The shooter Zimmerman was only arrested after the incident received national attention that resulted in mass protests across major cities in the US against the inaction of the Sanford police department. His trial generated a national discussion on the part that race played in this unfortunate incident; and also on the availability of equal justice in our society.
Many gathered around the courthouse as the nation awaited the decision of the sequestered jury. Those gathered ranged from members of the New Black Panther Party demanding justice for Trayvon, to friends of Zimmerman hoping for his acquittal. The jury who were all white except for one, found George Zimmerman not guilty on all charges.
It is the morning following this verdict, and emotions run the gamut from elation among Zimmerman sympathizers; to anger and depression among those who feel the pain of Trayvon’s family. Many anticipated some social upheaval to accompany this kind of verdict; but except for some incidents in California, the nation has remained calm.
The angst that this event has generated is palpable. Many would like to forget the role that a history of racial animus has played in how we perceive events like this, but there can be no mistaking the fact that our responses are conditioned by this history.
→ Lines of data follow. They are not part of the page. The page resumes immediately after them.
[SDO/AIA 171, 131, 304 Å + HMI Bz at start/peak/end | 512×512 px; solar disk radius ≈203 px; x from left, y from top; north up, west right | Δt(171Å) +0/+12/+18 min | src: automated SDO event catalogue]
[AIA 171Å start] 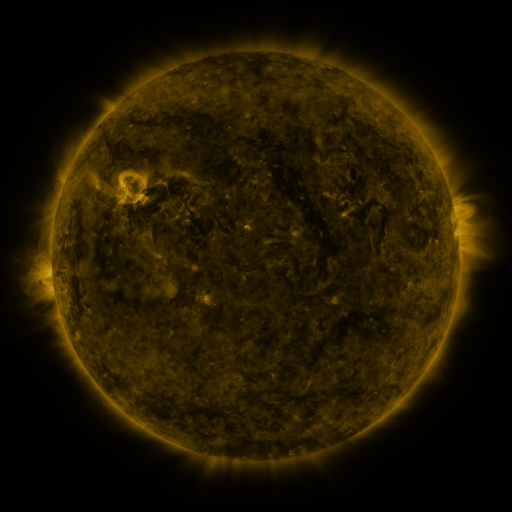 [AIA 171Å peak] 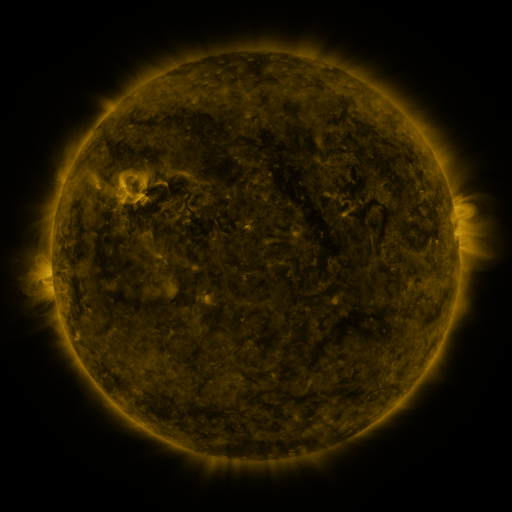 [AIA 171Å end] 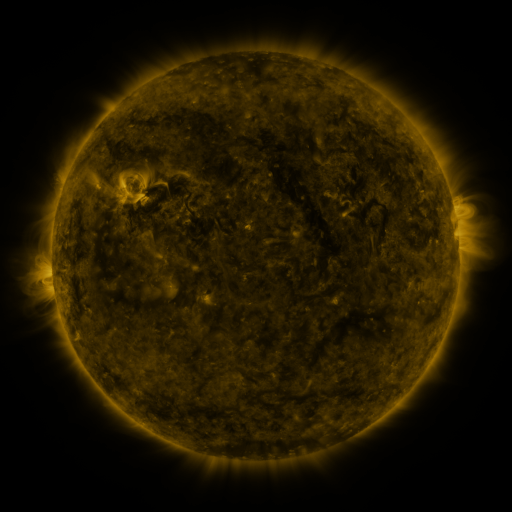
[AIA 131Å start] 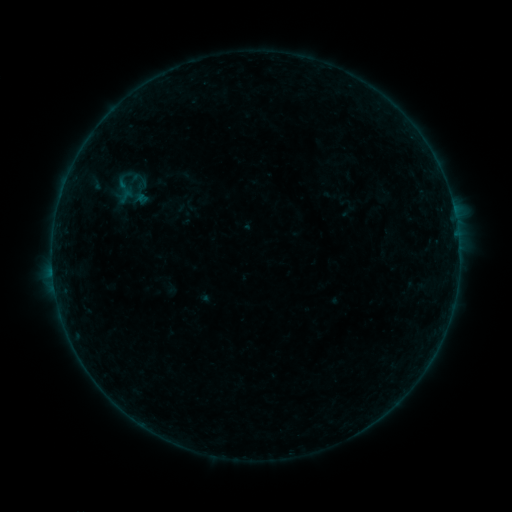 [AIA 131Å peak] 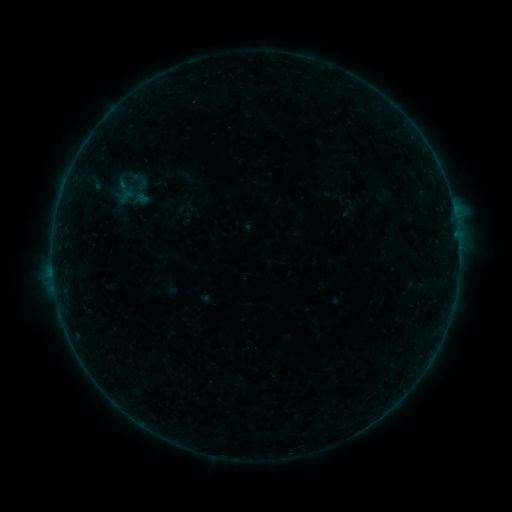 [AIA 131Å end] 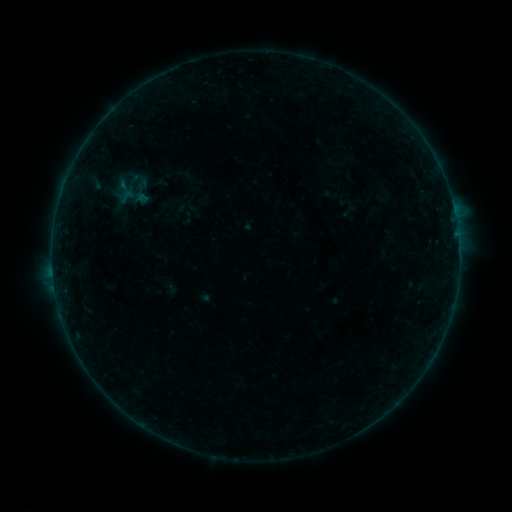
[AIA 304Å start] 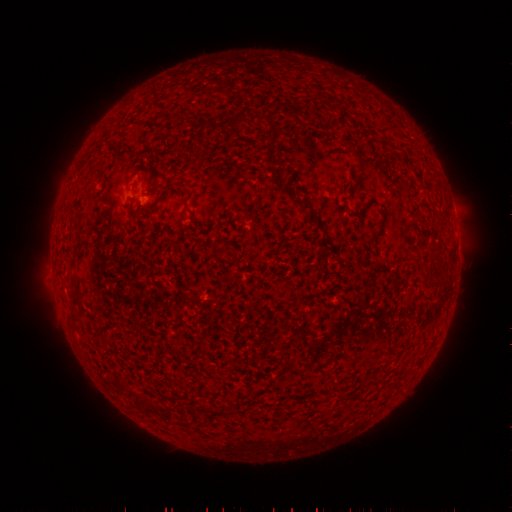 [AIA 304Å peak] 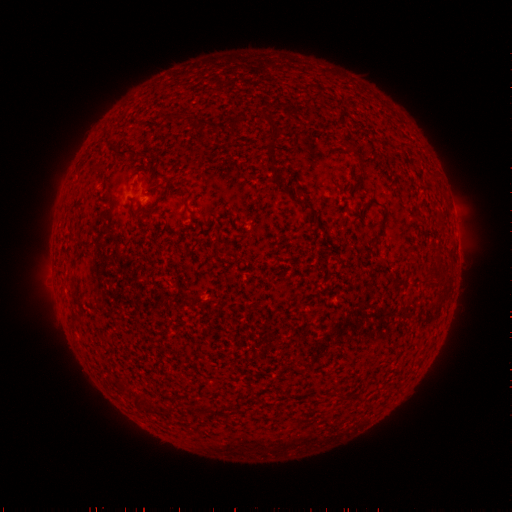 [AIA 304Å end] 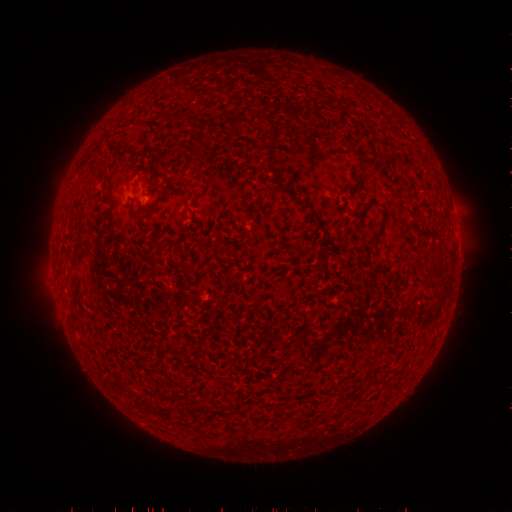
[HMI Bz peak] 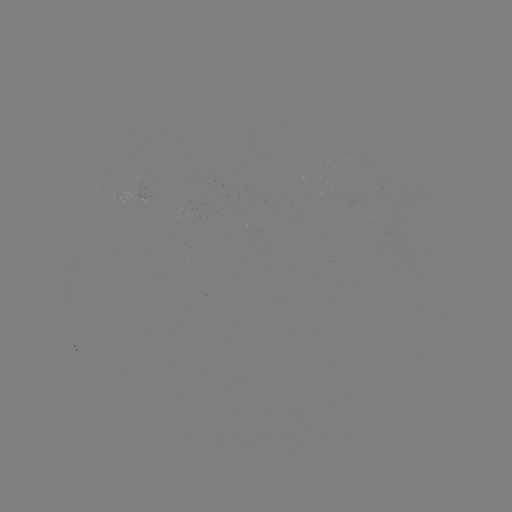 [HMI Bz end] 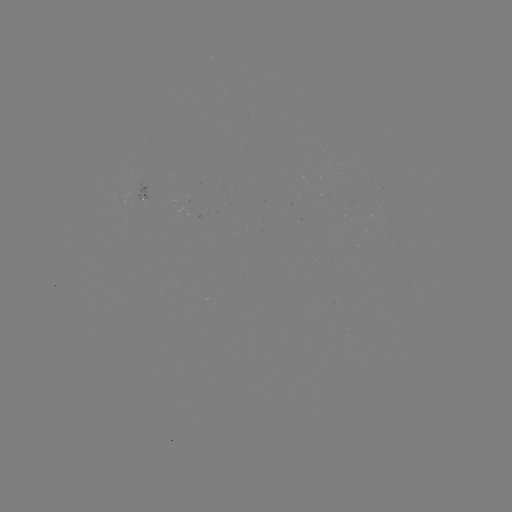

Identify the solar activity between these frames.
nothing was catalogued: no classed flare, no EUV trigger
Just over a generation ago, apartheid was the operational dynamic in social and legal happenings in the South. As uncomfortable as some are, being reminded of this…. It remains a frame of reference in the interpretation of this type of unfortunate occurrence.
As we continue to reflect on this verdict, the events leading up to it, and the realities that continue to inform the quality of our interpersonal relationships; let us do so remembering the sacred trust that we must assume toward each other if we are to build the kind of community that expresses the equality of all men in the eyes of our Creator.
I humbly submit these verses from my book of the same name, “Of Paradise Despised… and lives that bought into a lie”, as a meaningful aid in our further reflection.
‘Of Paradise Despised’
Of heated browns…
Blighted spirits weighted down
On bended knees
Of powers in conflict that compete
For the loyalties of those oppressed
By the hardened heart of wickedness
And their own sense of void…
That looks at life through blood-tainted eyes…
Rancid stench of wretchedness…
Dark arresting passions
Of a sinful nakedness
Till death and hell
Confirm the dread-full truths
Of paradise despised
And lives that bought into a lie…
And when we sorrow for the lives of our sons
Who indulge in the violence of their mutual despair
Will our tears yet quench the barrenness
Of this heated state in which we live…
And can we stop this crimson rain…
This predestined clash of conflicting loyalties…
If we replace the shanty towns
With fertile places unconfined…
And on this rise
From which we survey
The woe-begotten aftermath
Of a Megiddo inspired conflagration
We retire to wipe our tears
And find a place
To build a house of hope
Through which flows
The eternal spring
Of that love
That softens hearts
And heals the brokenness of every passionate soul
R. A. G.
Roy Alexander Graham
President/CEO, FIGTREE ENTERPRISES, INC.